Excerpted data.
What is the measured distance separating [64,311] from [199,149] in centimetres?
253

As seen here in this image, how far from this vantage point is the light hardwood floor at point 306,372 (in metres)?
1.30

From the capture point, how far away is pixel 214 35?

Problem details. Repeat word for word each line from the one with "As seen here" to the end of the records above, inclusive.

Expected output.
As seen here in this image, how far from this vantage point is the light hardwood floor at point 306,372 (in metres)?
1.30

From the capture point, how far away is pixel 214 35?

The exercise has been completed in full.